Other people’s chickens

Jordan Peterson has said that commitment to anything requires a pound of flesh. He’s right, and nowhere is that more evident than in the keeping of chickens.

My own experience with chickens comes at the behest of others. Because I am still waiting for my farm to come in yet inexplicably own two donkeys, I have, for many years been a tenant — some might say a more accurate term is “squatter” — on other people’s farms. As such, I often find myself interacting with other people’s chickens.

This has been interesting. Sometimes there are free eggs, in colors I didn’t know eggs could be. Once, a chicken hopped in my Jeep when I wasn’t looking, and I didn’t realize there was a chicken in the backseat until I was a few miles away. Hens are great. Roosters, I’ve come to learn, are evil.

At the barn where I’m currently squatting, there resides a rooster who decided to expand his territory to the room.where the horse feed is kept. This is a problem since I feed the horses three mornings a week and need to access the bins of grain, and for reasons unknown, I’m on his no-fly list. No amount of negotiation or food scraps will distract him. Lately, I’ve been having to arm myself with a broom in order to cross into the occupied territory. Once, I was not diligent enough and tried to get by him without weaponry, and the beast attacked, drawing blood and leaving three long scratches on my exposed legs.
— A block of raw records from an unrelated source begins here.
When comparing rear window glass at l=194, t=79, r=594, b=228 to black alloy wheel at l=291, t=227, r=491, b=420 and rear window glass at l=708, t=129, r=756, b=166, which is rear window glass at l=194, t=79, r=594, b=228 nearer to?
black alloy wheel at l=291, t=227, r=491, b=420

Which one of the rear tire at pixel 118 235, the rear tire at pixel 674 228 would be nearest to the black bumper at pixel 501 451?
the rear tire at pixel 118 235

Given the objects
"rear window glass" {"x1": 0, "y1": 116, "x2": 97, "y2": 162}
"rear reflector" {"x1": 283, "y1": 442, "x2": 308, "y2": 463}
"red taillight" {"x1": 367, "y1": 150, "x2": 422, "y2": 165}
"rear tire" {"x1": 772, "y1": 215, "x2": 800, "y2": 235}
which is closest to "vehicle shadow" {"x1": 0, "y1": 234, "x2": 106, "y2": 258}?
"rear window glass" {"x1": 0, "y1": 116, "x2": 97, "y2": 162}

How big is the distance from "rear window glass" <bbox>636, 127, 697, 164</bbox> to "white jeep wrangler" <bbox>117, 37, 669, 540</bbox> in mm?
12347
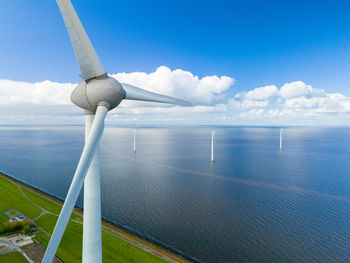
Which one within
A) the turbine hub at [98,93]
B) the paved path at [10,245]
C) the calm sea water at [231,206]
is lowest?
the calm sea water at [231,206]

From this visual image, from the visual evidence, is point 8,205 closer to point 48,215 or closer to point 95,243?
point 48,215

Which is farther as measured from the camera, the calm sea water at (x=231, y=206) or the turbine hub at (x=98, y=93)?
the calm sea water at (x=231, y=206)

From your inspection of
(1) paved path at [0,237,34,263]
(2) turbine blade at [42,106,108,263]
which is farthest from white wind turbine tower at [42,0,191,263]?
(1) paved path at [0,237,34,263]

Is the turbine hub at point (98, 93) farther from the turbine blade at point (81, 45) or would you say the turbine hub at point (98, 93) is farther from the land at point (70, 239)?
the land at point (70, 239)

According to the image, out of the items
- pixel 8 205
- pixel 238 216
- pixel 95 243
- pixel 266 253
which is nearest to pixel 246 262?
pixel 266 253

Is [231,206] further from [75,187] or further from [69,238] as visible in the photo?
[75,187]

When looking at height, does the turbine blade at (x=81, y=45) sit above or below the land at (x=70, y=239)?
above

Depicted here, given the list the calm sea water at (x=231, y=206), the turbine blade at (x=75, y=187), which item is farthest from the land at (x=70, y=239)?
the turbine blade at (x=75, y=187)

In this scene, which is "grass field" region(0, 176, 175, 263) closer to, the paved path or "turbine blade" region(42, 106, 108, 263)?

The myths are wrong about the devil being a goat. The devil doesn’t have horns. He has feathers and a wattle.

There is no greater indignity for a fully grown adult than being chased by a chicken, as I now have been. This is why, in the case of Big Roo, I have decided to side with the killer.

Big Roo, as reported by various Florida news outlets last year, was a rooster who lived in a trailer park and spent his days doing what roosters do, which is to terrorize innocent civilians. One day, a neighbor took a stick to Big Roo and hit the rooster in the head, killing it. When Big Roo’s owner came home to find his rooster dead in a ditch, he called the police, and Big Roo’s assailant was arrested and jailed for animal abuse.

The case made the local news not because it was newsworthy — as the perpetrator said, “Chickens die every day, people” — but because the key players were unintentionally hilarious. Among their many one-liners, Big Roo’s assailant said his neighbor “had called the chicken police on me,” and the rooster’s owner said he knew something was wrong with Big Roo because when he would get home, “he would always come and chase me.”

Not surprisingly, the felony animal cruelty charges that were initially filed against James Nix were soon dropped, although the trauma of spending 30 hours in jail and being attacked by a chicken will stay with him forever.

There are several takeaways for the rest of us. First, relationships are fragile. One day, you are living peaceably in your Jacksonville trailer park, and you’re on speaking terms with your neighbors and all is the right with the world, and the next, you’re on the local news and in either jail or the ER, and you’re going to have to find a new place to live and a new pet, maybe one that doesn’t chase you.

Second, in the field of entertainment, there is a huge market, an insatiable appetite, for things that southerners say as they go about their everyday lives. We already knew this from the success of the Sh%t Southern Women Say videos, but now we know YouTube virility can be totally unscripted. If you are seeking a lucrative career, go to Florida with a laptop and a microphone.

And finally, if you know someone with a rooster, move, or carry a big stick. A broom works for me most of the time, although some days I also need a pitchfork. I am careful just to sweep the rooster and not hit him in head.